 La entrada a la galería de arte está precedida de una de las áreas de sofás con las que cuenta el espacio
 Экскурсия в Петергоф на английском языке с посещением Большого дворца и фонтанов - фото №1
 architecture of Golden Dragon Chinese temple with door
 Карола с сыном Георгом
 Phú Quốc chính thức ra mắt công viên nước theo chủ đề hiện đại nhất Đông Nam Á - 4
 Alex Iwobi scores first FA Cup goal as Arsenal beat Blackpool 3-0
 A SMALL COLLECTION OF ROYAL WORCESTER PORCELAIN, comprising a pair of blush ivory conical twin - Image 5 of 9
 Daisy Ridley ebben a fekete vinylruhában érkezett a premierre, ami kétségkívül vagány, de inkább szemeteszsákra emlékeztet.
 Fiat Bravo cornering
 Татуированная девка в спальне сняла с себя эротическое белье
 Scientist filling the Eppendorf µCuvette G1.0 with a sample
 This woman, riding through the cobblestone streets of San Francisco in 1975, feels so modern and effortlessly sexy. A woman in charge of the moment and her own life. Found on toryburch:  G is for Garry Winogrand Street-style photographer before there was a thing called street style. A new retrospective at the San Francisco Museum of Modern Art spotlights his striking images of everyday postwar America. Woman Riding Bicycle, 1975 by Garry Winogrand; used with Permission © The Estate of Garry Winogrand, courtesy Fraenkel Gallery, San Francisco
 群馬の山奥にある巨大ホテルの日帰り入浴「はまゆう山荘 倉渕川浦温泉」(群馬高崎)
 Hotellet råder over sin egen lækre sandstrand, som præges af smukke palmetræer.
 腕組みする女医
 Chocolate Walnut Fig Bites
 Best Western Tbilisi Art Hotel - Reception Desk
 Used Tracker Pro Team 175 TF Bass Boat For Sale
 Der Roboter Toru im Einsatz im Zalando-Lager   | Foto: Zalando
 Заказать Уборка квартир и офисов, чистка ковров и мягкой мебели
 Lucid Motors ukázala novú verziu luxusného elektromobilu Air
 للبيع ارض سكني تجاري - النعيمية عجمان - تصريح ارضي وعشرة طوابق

- [Prompt] The lines above from the one containing "architecture of Golden" through the one containing "Scientist filling the" are to be set down exactly, and no others.

- [Task output]
 architecture of Golden Dragon Chinese temple with door
 Карола с сыном Георгом
 Phú Quốc chính thức ra mắt công viên nước theo chủ đề hiện đại nhất Đông Nam Á - 4
 Alex Iwobi scores first FA Cup goal as Arsenal beat Blackpool 3-0
 A SMALL COLLECTION OF ROYAL WORCESTER PORCELAIN, comprising a pair of blush ivory conical twin - Image 5 of 9
 Daisy Ridley ebben a fekete vinylruhában érkezett a premierre, ami kétségkívül vagány, de inkább szemeteszsákra emlékeztet.
 Fiat Bravo cornering
 Татуированная девка в спальне сняла с себя эротическое белье
 Scientist filling the Eppendorf µCuvette G1.0 with a sample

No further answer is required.